_Activities:_
**a)** In the essay on Luke Skywalker, what does Luke do with his lightsaber instead of killing Vader?
**b)** Continue the essay on Luke Skywalker from the point where it stops.

21 March 2017

Luke Skywalker: Like My Father Before Me

Everyone knows, at the end of the Star Wars original trilogy, the end of Return of the Jedi, Luke Skywalker defeats Darth Vader in a lightsaber duel. The Emperor, who’s just been watching this whole thing like a parent at their child’s baseball game, laughs and tells Luke to kill Vader and “take you father’s place at my side.” But instead Luke throws away his lightsaber and announces,

“Never. I'll never turn to the Dark Side. You have failed, Your Highness. I am a jedi, like my father before me.”

Isn’t that a strange thing to say? “Like my father before me.” This is Luke’s crowning moment, his great defiance, proof that he is too strong, at least too morally strong, to be pulled to the dark side. And he chooses to say, “Like my father before me?” His father is currently laying at his feet, minus one arm. Even before that, his father was a sith lord, half machine, and a total jerk who had turned to the dark side and been mean for literally decades. Yes, Vader was once a jedi, but he totally failed at it. So, Luke Skywalker, I ask you, seriously ol' buddy, why associate yourself with Vader in your moment of triumph?

Literally everyone has parents. And all parents, being human and fallible, screw up in lots of ways. And their children share their DNA and were (if the parents stuck around) influenced by their parents’ screw ups. So every child eventually asks themselves: am I my father’s/mother’s son/daughter, doomed to fall to the dark side like they did?

_Excerpted data:_
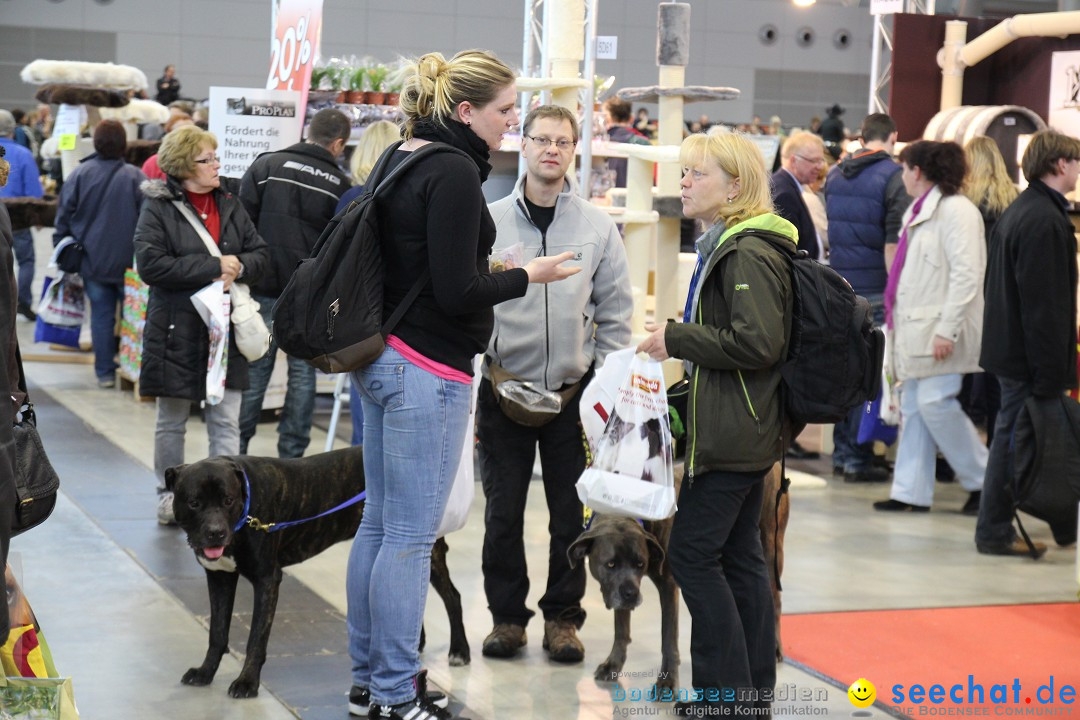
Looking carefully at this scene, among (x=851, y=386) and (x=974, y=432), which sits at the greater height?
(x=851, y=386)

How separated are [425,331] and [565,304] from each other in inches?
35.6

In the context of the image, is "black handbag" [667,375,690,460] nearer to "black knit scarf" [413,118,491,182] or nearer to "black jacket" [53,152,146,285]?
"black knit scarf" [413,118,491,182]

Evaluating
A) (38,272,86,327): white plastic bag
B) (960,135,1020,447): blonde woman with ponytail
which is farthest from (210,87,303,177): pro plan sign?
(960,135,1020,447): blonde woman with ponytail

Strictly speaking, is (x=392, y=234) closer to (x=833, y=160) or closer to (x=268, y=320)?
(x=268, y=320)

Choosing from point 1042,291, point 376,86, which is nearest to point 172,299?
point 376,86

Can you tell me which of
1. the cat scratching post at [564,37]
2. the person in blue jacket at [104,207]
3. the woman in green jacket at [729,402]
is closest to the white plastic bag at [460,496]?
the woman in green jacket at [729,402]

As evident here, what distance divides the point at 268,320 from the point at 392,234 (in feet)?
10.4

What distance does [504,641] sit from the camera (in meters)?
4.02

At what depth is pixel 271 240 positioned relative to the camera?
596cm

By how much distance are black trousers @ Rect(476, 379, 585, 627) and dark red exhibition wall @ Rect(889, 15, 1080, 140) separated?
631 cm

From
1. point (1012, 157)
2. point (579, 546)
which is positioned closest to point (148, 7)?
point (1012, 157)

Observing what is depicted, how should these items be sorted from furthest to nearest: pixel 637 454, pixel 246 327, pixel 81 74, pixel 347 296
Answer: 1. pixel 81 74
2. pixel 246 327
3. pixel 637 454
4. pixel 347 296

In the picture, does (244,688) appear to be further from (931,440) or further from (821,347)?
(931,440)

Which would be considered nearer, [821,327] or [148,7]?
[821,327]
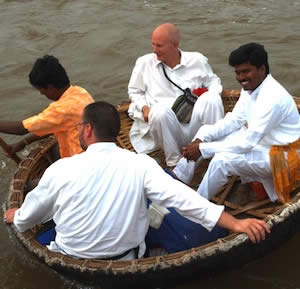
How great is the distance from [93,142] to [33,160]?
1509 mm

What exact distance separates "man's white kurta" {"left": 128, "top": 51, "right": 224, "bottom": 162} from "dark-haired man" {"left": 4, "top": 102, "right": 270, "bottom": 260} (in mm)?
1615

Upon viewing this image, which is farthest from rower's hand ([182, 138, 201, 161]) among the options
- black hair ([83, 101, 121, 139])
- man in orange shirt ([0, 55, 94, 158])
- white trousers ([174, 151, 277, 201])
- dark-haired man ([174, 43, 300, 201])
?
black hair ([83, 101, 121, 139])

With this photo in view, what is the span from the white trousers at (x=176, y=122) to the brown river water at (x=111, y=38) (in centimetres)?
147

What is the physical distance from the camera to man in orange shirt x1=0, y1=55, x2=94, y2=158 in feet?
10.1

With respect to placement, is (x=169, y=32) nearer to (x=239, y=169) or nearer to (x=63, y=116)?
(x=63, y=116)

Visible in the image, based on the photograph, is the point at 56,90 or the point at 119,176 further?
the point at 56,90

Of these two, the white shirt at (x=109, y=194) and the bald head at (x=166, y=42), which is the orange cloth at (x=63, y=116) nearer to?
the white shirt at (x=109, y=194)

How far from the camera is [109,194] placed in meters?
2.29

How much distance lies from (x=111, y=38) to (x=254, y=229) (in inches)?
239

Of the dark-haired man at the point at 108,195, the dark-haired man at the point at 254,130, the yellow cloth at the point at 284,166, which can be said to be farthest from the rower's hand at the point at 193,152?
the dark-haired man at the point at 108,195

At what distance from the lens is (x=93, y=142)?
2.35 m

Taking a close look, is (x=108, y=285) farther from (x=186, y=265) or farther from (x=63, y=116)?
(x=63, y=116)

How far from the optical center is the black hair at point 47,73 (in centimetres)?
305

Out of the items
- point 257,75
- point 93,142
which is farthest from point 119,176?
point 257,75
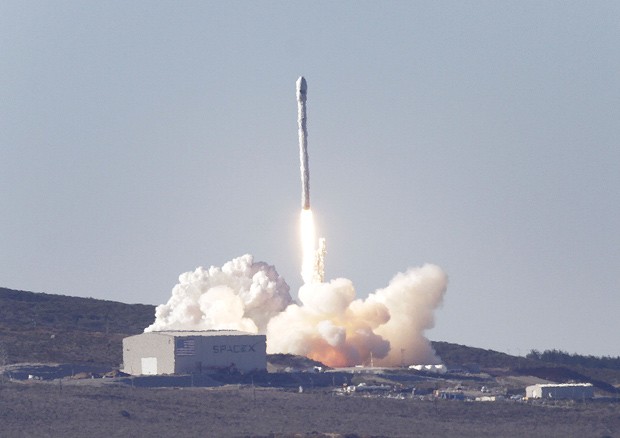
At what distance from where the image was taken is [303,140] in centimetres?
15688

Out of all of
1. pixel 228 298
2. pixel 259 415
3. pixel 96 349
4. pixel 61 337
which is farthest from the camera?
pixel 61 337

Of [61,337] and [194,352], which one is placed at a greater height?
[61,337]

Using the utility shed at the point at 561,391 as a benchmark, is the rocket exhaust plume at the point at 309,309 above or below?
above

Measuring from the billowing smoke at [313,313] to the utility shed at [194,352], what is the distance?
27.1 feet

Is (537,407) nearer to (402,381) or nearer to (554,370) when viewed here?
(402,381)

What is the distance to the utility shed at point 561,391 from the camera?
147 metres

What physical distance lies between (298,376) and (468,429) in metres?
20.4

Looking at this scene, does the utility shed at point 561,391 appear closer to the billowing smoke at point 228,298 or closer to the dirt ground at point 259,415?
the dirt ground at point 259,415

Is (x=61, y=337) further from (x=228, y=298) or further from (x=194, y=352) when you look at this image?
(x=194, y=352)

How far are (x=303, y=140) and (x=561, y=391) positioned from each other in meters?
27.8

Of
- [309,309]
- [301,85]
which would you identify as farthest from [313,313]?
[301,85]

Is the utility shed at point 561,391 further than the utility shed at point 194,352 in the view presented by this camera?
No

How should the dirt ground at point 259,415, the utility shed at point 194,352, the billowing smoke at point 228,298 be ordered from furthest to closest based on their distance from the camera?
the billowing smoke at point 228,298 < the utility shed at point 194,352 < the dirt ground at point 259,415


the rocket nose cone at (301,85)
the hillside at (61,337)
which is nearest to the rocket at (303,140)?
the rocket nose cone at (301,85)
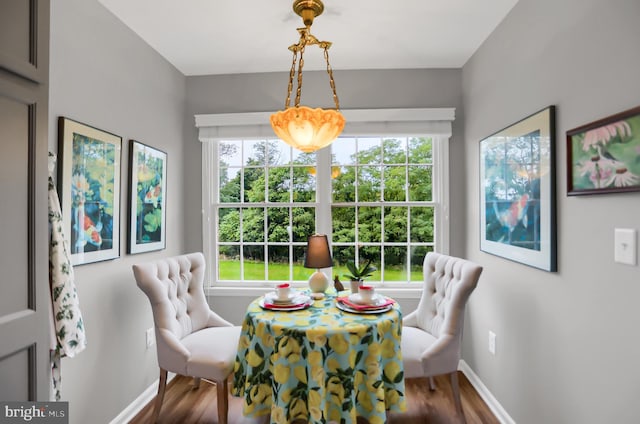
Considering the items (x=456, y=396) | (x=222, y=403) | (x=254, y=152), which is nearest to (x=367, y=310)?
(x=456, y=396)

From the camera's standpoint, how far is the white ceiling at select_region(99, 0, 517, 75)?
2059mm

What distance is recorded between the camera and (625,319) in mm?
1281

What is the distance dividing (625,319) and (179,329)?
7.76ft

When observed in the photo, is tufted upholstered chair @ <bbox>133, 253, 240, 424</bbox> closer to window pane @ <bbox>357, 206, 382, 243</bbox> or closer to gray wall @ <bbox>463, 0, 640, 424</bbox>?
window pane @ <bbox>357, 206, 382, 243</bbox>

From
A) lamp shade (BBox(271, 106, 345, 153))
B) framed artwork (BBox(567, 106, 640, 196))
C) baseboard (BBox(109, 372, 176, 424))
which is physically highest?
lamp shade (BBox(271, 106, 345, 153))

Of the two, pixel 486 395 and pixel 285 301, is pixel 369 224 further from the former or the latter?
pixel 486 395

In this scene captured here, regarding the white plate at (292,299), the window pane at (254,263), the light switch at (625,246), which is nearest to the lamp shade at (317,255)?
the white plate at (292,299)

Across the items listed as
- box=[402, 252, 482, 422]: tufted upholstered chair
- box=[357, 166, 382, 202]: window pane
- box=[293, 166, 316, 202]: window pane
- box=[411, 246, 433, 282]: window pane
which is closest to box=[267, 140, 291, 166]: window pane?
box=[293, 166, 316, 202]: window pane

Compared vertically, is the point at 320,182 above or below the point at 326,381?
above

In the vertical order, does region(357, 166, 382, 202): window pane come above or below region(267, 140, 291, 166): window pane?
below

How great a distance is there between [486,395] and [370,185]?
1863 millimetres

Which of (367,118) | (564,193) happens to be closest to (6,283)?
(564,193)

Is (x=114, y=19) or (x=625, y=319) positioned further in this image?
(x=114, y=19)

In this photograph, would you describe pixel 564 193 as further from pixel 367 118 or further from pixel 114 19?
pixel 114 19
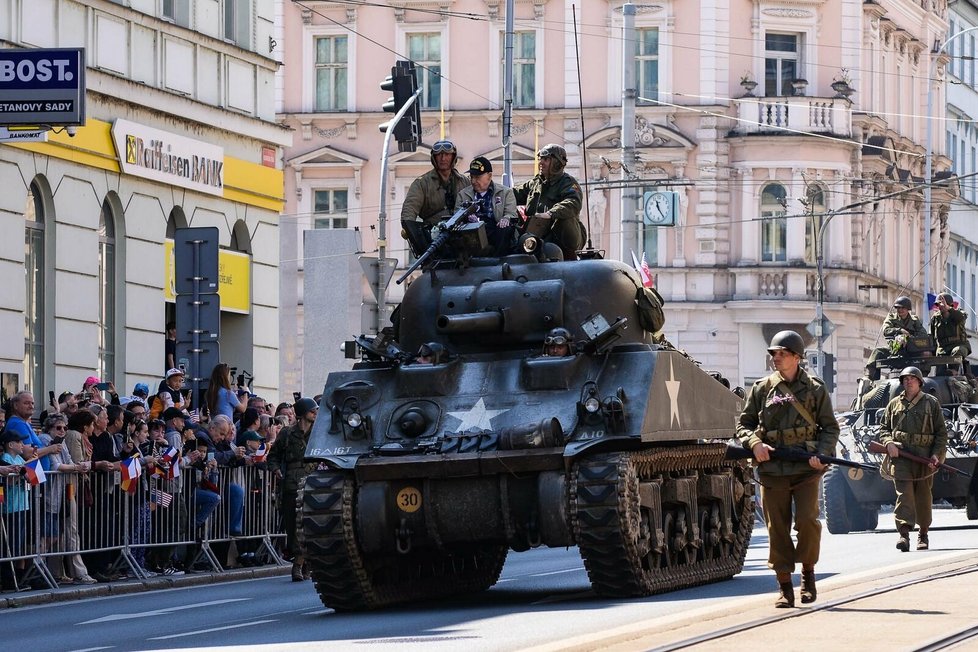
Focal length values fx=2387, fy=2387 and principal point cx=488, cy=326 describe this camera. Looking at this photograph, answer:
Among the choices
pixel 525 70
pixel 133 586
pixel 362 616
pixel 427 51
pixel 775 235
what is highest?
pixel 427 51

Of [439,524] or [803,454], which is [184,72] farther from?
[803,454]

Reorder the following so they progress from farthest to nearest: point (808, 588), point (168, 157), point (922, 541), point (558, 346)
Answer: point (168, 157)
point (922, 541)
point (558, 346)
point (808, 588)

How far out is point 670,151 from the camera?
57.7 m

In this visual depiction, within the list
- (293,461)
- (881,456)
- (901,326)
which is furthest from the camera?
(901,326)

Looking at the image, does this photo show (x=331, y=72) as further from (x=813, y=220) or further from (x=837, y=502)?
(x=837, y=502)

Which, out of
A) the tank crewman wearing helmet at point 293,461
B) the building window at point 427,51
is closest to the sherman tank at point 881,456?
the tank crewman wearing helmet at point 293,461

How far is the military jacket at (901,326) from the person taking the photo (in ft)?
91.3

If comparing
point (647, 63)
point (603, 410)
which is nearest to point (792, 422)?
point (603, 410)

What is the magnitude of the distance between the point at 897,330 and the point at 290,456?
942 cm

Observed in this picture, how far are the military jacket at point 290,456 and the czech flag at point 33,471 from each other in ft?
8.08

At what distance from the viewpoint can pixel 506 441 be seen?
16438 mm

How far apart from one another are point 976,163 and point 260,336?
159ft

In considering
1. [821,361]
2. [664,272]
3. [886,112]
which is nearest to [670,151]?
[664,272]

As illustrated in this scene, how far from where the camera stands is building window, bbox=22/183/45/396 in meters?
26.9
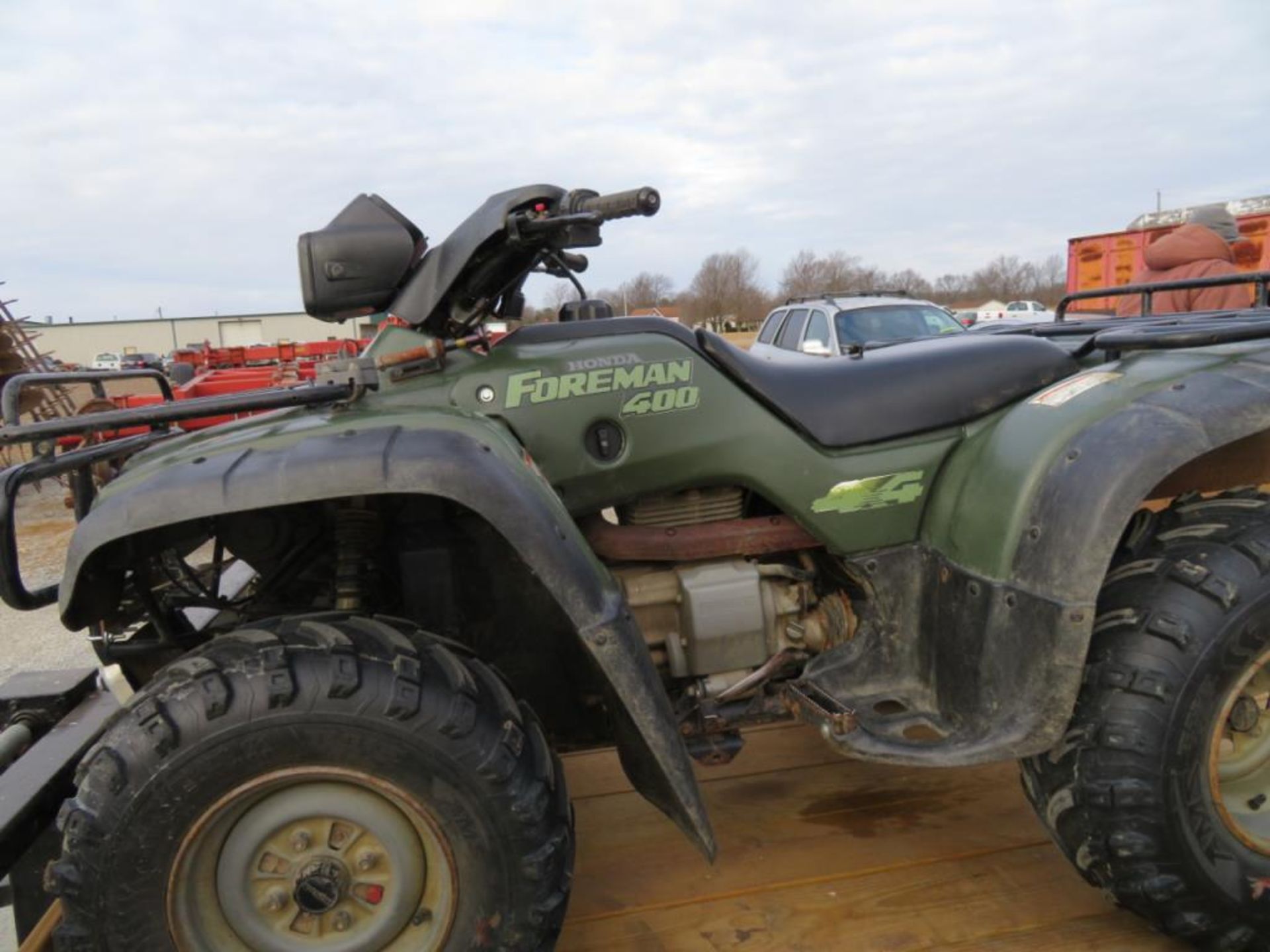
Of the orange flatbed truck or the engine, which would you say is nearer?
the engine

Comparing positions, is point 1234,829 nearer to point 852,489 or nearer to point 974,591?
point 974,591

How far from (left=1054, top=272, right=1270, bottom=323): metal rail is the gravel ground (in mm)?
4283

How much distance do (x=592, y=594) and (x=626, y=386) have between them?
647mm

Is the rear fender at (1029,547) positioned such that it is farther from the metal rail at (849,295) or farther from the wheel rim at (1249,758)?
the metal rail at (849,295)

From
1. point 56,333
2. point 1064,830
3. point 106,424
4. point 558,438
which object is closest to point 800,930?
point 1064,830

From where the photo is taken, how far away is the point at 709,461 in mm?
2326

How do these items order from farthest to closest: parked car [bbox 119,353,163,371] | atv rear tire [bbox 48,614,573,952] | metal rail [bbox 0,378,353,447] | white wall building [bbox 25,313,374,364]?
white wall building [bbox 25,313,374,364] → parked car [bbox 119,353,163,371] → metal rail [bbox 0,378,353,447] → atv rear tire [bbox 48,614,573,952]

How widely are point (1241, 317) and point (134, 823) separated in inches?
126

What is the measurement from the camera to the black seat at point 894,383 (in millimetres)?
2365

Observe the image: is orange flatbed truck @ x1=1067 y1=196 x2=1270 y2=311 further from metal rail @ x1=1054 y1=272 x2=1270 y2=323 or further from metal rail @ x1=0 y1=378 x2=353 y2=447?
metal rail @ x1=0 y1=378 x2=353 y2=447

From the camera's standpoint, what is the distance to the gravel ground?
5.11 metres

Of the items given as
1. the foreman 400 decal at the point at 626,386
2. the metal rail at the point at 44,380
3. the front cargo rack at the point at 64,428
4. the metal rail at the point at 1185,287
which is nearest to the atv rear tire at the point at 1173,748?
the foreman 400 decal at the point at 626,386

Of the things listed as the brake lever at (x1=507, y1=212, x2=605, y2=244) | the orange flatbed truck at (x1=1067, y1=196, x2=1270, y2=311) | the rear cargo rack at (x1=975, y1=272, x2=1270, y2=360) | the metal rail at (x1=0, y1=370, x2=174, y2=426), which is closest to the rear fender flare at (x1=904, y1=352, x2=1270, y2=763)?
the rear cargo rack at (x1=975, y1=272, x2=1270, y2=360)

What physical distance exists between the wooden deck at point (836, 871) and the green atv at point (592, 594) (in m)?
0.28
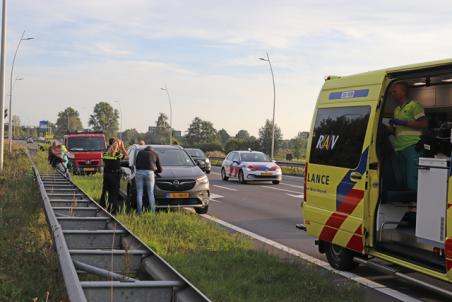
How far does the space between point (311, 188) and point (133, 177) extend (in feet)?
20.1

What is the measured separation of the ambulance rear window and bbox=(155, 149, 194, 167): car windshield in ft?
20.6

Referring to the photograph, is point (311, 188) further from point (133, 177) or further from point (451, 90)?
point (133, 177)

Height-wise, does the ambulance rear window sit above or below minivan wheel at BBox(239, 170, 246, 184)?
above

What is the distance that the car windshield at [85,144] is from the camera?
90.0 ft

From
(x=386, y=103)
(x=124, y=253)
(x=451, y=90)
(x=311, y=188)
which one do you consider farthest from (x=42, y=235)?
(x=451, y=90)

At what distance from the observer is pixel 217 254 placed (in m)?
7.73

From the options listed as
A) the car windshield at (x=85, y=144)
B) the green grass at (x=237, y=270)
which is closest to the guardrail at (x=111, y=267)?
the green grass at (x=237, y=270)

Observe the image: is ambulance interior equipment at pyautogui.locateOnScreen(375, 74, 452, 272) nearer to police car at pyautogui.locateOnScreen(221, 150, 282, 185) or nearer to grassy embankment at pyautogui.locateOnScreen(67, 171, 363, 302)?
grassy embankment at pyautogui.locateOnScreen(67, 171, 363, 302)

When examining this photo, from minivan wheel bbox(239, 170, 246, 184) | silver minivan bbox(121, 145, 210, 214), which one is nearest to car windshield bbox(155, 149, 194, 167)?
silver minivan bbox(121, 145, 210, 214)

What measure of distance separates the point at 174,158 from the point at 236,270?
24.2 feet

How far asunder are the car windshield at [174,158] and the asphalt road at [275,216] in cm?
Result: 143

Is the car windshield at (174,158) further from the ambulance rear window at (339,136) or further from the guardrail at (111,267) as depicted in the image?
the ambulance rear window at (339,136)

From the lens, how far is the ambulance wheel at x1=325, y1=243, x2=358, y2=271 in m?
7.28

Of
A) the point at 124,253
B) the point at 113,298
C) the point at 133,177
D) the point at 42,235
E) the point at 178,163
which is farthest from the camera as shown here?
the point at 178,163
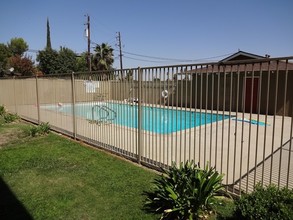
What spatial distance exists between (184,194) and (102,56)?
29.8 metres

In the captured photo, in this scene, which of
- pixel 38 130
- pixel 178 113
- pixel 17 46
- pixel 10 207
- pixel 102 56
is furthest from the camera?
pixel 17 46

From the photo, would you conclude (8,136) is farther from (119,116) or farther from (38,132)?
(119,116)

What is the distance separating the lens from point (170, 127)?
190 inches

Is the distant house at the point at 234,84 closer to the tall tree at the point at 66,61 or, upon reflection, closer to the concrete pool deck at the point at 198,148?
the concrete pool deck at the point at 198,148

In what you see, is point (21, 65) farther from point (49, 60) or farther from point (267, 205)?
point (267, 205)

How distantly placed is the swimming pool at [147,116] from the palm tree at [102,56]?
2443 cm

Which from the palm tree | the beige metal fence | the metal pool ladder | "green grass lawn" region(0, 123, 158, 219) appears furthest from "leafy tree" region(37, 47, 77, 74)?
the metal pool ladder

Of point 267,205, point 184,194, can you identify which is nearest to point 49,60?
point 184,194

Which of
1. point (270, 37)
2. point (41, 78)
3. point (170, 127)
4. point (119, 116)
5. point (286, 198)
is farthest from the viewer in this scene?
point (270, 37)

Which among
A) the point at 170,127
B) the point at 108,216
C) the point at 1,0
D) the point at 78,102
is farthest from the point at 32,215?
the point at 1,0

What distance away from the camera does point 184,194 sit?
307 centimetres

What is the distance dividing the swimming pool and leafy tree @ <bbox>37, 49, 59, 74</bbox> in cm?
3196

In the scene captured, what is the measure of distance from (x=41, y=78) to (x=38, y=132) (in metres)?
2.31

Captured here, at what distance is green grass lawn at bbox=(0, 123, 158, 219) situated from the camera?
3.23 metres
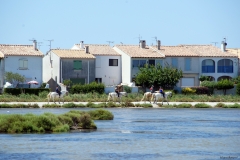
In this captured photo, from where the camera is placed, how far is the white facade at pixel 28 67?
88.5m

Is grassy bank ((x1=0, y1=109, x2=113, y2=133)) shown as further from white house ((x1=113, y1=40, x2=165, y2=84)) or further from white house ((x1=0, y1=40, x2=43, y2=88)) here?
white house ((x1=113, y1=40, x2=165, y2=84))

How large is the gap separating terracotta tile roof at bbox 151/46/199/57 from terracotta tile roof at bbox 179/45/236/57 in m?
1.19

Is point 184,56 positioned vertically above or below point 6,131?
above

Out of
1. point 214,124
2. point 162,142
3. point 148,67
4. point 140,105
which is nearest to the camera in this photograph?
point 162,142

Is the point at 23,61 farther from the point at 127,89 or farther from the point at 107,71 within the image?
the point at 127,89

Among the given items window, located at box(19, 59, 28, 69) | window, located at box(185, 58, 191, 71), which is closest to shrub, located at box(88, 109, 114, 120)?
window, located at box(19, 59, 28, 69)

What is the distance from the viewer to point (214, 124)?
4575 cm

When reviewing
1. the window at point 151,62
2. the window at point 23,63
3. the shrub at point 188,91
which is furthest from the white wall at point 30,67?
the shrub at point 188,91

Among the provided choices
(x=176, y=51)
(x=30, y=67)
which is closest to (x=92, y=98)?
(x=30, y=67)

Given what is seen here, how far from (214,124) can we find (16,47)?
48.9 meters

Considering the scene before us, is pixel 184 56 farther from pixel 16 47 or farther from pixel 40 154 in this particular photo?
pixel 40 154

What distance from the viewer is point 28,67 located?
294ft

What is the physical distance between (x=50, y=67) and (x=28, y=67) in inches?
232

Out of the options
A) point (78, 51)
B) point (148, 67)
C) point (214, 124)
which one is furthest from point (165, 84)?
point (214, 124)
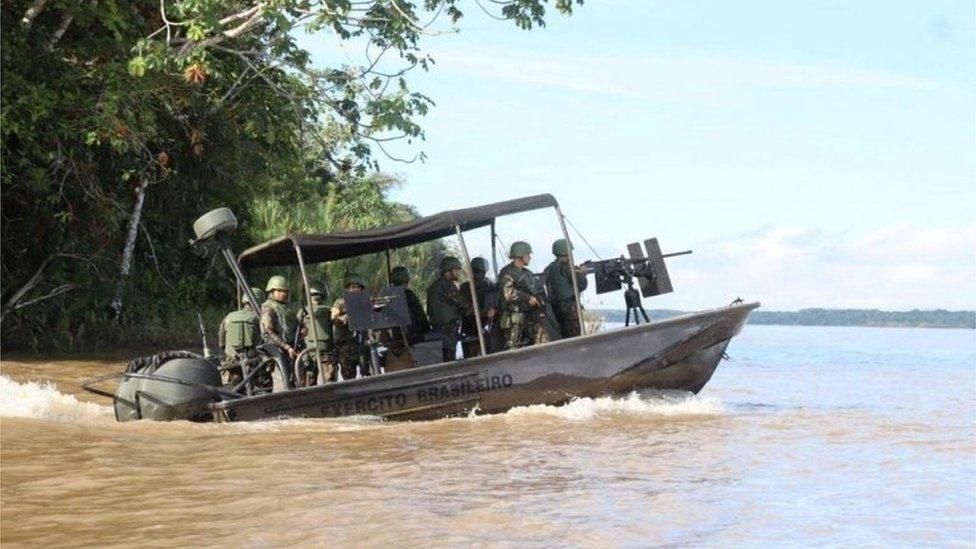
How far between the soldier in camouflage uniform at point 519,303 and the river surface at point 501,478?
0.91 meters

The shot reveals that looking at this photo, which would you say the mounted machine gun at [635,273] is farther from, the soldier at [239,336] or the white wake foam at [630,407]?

_Responses by task:_
**a)** He throws it away.

**b)**
When Luke refers to his father, the jedi, he is referring to the aspects of his father that he, at that moment, has successfully embodied. He learned the pitfalls that destroyed Vader, and he now has faced those same pitfalls in himself and succeeded.

Literally everyone can do this. We cannot run from our own DNA, but we can all learn from our parents’ mistakes, succeed where they faltered, and become what they failed to be. Once we’ve achieved that, we can proudly declare our association with them, with the parts of them we have chosen, with their jedi selves. Even though they totally failed at being jedi, we can become what they were meant to be: a jedi, like my father before me.

1 comment:

  1. Two thumbs up. I think relationships require us to believe in each other's ideal selves; to acknowledge it, when exhibited, as that person's true self, rather than the side of them that occasionally does us harm.